#### [Given request]
Copy out the rows from the line containing "Based on the" through the last row, keeping every line in place, and shift each number in the answers (the distances and the point coordinates alike) up by 115.

** start Listed entries **

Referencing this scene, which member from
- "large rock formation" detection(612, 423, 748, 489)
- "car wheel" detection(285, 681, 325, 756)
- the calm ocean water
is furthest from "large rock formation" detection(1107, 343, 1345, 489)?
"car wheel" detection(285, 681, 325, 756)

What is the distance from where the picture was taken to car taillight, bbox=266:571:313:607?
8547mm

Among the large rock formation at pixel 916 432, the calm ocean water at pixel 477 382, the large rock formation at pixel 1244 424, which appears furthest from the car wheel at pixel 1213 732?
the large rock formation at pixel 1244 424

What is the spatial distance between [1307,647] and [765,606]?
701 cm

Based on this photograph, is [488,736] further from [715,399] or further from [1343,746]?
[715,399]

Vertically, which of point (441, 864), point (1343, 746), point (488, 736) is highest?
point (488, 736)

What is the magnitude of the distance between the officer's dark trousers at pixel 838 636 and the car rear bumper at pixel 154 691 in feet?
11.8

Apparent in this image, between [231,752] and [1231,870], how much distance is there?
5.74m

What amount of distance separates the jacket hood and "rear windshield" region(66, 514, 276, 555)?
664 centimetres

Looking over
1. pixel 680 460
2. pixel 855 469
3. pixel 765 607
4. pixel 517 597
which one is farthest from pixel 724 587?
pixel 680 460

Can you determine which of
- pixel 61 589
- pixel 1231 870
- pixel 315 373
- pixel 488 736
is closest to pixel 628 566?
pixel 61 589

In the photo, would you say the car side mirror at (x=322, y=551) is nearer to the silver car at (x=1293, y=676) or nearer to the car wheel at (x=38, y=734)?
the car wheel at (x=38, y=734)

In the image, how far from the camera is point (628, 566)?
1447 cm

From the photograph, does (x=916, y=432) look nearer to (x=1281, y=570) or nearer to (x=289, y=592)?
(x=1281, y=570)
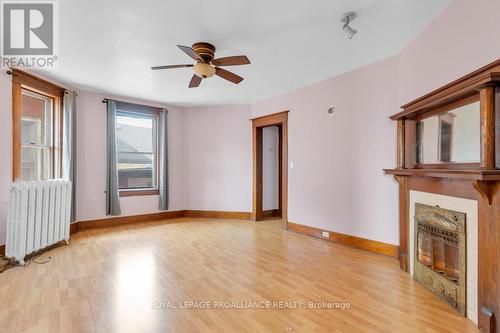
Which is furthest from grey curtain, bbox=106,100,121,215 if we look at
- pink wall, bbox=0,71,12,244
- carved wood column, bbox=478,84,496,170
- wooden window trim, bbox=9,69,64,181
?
carved wood column, bbox=478,84,496,170

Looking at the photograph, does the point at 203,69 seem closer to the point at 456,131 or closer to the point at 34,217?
the point at 456,131

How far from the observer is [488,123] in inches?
67.9

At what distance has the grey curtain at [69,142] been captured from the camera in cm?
429

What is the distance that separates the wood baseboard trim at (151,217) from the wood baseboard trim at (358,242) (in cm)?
177

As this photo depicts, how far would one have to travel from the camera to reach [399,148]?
9.71ft

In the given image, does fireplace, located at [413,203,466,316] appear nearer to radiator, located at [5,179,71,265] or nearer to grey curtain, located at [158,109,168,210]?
radiator, located at [5,179,71,265]

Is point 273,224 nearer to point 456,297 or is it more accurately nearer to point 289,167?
point 289,167

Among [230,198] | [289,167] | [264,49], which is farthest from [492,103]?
[230,198]

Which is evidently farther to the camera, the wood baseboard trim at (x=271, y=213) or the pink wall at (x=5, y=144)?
the wood baseboard trim at (x=271, y=213)

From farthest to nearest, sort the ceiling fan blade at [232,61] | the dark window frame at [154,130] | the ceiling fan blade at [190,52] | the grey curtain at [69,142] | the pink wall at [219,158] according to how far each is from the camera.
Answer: the pink wall at [219,158]
the dark window frame at [154,130]
the grey curtain at [69,142]
the ceiling fan blade at [232,61]
the ceiling fan blade at [190,52]

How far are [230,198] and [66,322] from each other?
404 centimetres

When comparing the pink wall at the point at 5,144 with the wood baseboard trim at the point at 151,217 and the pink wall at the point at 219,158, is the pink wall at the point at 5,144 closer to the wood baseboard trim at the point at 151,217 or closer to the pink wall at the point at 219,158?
the wood baseboard trim at the point at 151,217

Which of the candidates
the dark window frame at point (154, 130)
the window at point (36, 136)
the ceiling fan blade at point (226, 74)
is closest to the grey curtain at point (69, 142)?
the window at point (36, 136)

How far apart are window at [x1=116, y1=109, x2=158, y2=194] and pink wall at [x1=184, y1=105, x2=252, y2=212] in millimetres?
809
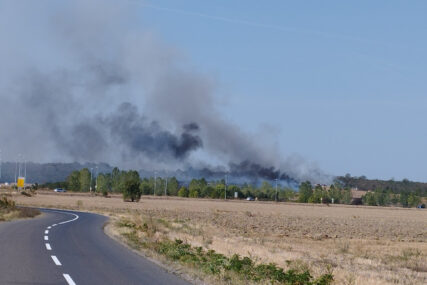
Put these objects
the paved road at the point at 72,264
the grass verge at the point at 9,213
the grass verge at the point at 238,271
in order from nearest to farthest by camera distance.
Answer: the paved road at the point at 72,264 < the grass verge at the point at 238,271 < the grass verge at the point at 9,213

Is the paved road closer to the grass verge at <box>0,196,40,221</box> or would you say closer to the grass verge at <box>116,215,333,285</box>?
the grass verge at <box>116,215,333,285</box>

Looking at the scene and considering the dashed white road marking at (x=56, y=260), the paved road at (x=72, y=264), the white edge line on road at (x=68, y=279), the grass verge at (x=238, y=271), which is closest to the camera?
the white edge line on road at (x=68, y=279)

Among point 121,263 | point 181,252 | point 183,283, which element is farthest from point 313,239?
point 183,283

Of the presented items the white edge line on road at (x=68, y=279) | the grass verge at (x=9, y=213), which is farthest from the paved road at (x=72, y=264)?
the grass verge at (x=9, y=213)

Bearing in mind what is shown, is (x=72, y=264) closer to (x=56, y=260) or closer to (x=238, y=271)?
(x=56, y=260)

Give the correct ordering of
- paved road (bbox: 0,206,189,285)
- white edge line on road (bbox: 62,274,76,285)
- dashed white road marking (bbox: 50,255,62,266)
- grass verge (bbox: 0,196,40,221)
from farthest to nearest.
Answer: grass verge (bbox: 0,196,40,221), dashed white road marking (bbox: 50,255,62,266), paved road (bbox: 0,206,189,285), white edge line on road (bbox: 62,274,76,285)

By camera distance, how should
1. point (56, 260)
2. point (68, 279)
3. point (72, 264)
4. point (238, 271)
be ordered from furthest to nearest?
1. point (56, 260)
2. point (72, 264)
3. point (238, 271)
4. point (68, 279)

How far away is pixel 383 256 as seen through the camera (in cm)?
3225

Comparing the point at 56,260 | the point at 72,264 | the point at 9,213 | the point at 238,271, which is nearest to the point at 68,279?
the point at 72,264

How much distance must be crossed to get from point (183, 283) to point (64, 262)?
4.94m

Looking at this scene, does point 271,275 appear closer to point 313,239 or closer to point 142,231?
point 142,231

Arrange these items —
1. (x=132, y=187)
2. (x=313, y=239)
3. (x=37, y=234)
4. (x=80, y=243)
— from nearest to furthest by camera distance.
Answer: (x=80, y=243) → (x=37, y=234) → (x=313, y=239) → (x=132, y=187)

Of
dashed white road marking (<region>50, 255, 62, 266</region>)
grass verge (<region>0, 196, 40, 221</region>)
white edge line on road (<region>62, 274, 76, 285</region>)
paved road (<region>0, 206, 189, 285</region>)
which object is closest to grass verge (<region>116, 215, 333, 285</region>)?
paved road (<region>0, 206, 189, 285</region>)

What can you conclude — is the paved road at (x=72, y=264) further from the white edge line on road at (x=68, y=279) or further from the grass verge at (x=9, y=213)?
the grass verge at (x=9, y=213)
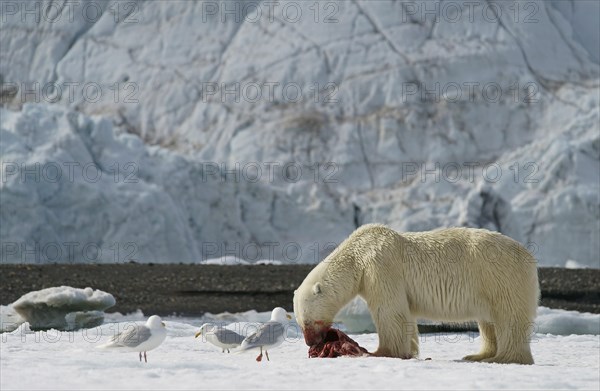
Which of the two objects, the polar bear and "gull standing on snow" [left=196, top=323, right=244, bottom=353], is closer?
"gull standing on snow" [left=196, top=323, right=244, bottom=353]

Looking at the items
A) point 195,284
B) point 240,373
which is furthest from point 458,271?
point 195,284

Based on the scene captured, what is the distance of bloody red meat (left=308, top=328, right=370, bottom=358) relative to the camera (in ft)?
33.1

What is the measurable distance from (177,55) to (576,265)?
2137cm

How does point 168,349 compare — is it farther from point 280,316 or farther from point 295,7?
point 295,7

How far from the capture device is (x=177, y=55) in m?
46.3

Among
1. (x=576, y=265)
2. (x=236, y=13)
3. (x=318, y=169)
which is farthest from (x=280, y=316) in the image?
(x=236, y=13)

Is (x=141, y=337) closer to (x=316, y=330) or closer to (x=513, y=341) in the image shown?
(x=316, y=330)

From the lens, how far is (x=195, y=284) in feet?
89.9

** end Listed entries **

#### [Complete output]
Based on the scene captured, what is the distance of bloody red meat (left=308, top=328, right=370, bottom=358) relative to the camera (in ft)?
148.1

What is the measurable distance from (177,55) to (576,265)?
2252cm

How does point 168,349 compare — is it farther from point 280,316 or farther from point 295,7?
point 410,122

How far from the capture device is (x=177, y=55) in m?
161.3

Among
1. (x=576, y=265)
2. (x=236, y=13)
3. (x=318, y=169)
which is farthest from (x=280, y=316) in the image?
(x=351, y=128)

Is (x=141, y=337) closer to (x=316, y=330) or closer to (x=513, y=341) in the image shown?
(x=431, y=445)

From the lens, how far is (x=195, y=284) in feet?
204.9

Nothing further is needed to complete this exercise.